I’m not.
Holy. Crap.
His dark eyes. His gait.
His hair too. Duncan had the same thick hair, worn exactly like this. A little messy on top, shorter on the sides.
It’s too much to be a coincidence.
The RestorerisDuncan.
He’s filled out since we were kids, but there’s no doubt in my mind. This is him.
I school my expression while I figure out my next move.
Inside, everything is chaos. My heart races, adrenaline humming so loud it drowns out reason.
Longing and grief tear through me, betrayal following close behind and cutting me deep enough to wound.
I love him, but he’s been unfair. Never gave me a chance to apologize. Never tried to work things out, didn’t even want us to stay friends.
He just disappeared. For over a decade.
And now that he’s finally back, he’s choosing to do all these awful things to me?
At that, a full-body ache slams into me, crushing me under its weight.
Why would he do that?
What if you’re wrong? What if it’s not him?
The rational question silences the rapid-fire thoughts. It splashes ice water over the fire lit by my intense memories.
Be it Duncan or a man who enjoys touching me in my sleep, I have to stay sharp.
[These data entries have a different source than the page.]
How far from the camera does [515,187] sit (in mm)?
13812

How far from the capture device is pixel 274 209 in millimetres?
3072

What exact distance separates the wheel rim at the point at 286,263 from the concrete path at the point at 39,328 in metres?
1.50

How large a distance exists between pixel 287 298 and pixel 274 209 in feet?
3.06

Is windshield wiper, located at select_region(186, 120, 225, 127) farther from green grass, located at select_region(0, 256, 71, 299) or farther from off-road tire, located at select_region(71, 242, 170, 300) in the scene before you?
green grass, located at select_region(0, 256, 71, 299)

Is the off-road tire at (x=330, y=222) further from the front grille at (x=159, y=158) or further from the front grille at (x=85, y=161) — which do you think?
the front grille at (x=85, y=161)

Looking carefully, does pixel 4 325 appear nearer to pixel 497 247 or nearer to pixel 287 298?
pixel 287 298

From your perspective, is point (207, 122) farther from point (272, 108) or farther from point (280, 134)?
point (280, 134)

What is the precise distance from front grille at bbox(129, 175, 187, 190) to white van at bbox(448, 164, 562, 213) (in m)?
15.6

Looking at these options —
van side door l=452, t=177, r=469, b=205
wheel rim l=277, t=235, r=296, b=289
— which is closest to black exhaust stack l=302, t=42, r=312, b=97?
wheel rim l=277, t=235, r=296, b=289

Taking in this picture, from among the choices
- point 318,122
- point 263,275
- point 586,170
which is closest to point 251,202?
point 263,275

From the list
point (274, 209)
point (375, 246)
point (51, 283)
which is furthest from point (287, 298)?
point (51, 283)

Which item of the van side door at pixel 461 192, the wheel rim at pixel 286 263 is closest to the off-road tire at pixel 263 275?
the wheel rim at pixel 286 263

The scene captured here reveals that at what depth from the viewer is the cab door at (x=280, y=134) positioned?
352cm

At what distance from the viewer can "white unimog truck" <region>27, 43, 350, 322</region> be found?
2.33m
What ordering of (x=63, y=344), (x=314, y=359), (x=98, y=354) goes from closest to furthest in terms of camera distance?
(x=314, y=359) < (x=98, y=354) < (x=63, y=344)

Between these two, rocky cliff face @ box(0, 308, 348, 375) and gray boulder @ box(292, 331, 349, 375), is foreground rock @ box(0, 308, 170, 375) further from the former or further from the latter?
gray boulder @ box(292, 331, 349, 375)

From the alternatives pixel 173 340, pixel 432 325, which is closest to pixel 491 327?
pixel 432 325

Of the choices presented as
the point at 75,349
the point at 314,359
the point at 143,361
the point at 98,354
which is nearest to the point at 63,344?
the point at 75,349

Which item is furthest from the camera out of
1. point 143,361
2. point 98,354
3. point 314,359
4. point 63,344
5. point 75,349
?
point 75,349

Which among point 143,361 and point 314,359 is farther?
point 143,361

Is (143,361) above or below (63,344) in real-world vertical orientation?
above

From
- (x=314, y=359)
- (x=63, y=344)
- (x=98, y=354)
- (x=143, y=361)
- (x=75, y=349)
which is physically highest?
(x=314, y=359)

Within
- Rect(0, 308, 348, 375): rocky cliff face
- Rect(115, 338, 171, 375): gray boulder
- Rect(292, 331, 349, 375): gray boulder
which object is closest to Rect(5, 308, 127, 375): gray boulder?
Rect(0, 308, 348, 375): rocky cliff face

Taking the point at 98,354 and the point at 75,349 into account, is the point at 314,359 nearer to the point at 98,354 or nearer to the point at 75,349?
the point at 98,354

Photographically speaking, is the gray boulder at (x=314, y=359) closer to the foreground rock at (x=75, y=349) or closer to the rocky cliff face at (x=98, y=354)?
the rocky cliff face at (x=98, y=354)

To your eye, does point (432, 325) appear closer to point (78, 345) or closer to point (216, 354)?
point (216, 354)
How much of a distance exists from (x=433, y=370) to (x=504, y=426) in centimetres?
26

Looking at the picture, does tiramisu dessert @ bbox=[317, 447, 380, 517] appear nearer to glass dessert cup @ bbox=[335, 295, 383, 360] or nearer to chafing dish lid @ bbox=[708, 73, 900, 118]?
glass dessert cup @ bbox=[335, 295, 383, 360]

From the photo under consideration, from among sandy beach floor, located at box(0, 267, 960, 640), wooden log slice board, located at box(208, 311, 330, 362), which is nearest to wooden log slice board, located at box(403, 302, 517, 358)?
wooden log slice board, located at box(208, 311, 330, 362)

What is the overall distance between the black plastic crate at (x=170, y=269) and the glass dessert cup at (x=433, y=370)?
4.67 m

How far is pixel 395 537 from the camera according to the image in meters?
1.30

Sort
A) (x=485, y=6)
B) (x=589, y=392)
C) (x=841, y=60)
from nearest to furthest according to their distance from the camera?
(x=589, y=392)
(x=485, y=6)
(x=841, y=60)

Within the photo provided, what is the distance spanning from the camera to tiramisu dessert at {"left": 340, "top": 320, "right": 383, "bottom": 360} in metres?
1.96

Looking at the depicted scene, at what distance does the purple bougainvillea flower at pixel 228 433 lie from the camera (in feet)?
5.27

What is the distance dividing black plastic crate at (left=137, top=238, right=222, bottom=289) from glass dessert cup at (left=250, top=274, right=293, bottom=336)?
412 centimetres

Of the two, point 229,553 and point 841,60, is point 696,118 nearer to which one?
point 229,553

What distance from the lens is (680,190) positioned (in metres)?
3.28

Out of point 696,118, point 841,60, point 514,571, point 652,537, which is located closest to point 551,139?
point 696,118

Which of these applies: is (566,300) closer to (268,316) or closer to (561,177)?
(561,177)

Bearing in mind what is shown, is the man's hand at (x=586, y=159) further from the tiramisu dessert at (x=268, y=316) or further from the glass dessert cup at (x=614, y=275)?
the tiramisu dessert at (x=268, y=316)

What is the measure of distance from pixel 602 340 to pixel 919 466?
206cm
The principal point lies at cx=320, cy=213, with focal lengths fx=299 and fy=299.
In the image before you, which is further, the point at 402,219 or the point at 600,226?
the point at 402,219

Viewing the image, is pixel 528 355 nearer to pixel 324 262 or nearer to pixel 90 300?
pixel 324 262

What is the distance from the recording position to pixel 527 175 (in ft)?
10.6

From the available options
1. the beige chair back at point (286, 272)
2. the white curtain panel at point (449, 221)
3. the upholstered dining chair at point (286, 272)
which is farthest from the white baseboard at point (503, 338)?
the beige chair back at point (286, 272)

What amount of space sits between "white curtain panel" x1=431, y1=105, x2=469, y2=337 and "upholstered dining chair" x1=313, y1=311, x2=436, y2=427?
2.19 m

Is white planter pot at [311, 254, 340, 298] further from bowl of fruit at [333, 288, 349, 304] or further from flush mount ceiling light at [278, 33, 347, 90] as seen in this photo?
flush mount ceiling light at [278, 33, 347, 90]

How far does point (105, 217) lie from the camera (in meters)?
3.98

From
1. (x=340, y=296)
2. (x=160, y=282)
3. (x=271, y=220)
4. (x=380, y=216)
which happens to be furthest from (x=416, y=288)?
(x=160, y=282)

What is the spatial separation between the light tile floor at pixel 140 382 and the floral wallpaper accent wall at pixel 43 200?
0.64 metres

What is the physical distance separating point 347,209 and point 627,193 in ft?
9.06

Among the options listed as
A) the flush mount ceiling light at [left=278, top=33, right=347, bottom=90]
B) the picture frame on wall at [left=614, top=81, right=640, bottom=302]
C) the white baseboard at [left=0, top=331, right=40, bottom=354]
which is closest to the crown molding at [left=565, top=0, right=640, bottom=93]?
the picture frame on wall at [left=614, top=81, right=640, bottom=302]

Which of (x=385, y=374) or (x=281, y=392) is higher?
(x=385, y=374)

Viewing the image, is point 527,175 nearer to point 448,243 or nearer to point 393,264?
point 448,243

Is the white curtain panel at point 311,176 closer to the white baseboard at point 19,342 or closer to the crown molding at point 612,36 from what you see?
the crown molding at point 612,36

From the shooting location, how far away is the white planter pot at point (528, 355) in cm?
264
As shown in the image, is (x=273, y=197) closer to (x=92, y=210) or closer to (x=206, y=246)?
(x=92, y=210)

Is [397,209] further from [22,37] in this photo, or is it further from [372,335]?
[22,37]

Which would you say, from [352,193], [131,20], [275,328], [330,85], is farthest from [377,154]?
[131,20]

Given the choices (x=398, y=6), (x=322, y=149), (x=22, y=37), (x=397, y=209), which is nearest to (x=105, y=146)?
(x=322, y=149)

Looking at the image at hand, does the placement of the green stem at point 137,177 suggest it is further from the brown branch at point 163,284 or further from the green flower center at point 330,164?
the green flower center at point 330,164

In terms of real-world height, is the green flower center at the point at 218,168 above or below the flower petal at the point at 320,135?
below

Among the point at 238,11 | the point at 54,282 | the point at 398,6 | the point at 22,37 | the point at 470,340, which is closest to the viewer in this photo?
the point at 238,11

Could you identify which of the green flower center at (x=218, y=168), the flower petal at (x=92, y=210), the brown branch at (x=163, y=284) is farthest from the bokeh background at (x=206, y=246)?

At the very least, hold on to my consciousness.
I clear my throat. “Hello?”
He gives me nothing until he’s back to facing me.
His glare is practically a declaration of war. Like he’s letting it sink in that he’s taller, bigger, and fully clothed, while I’m a woman half his size and basically naked.
Why?
“Hello?” I repeat, my mouth the only part of me that’s working.
If I could move, I’d rip the mask off him and be done with it. If the air in the room were any less suffocating, I would’ve screamed.
“Please,” I whisper.
He shakes his head.
“Say something.”
This time, he lifts his hand in a stop gesture, warning me to be quiet.
He’s close enough that I can tell his fingertips are textured, a little calloused. They remind me of mine.
Not that our similarities do anything to calm the erratic beating of my heart.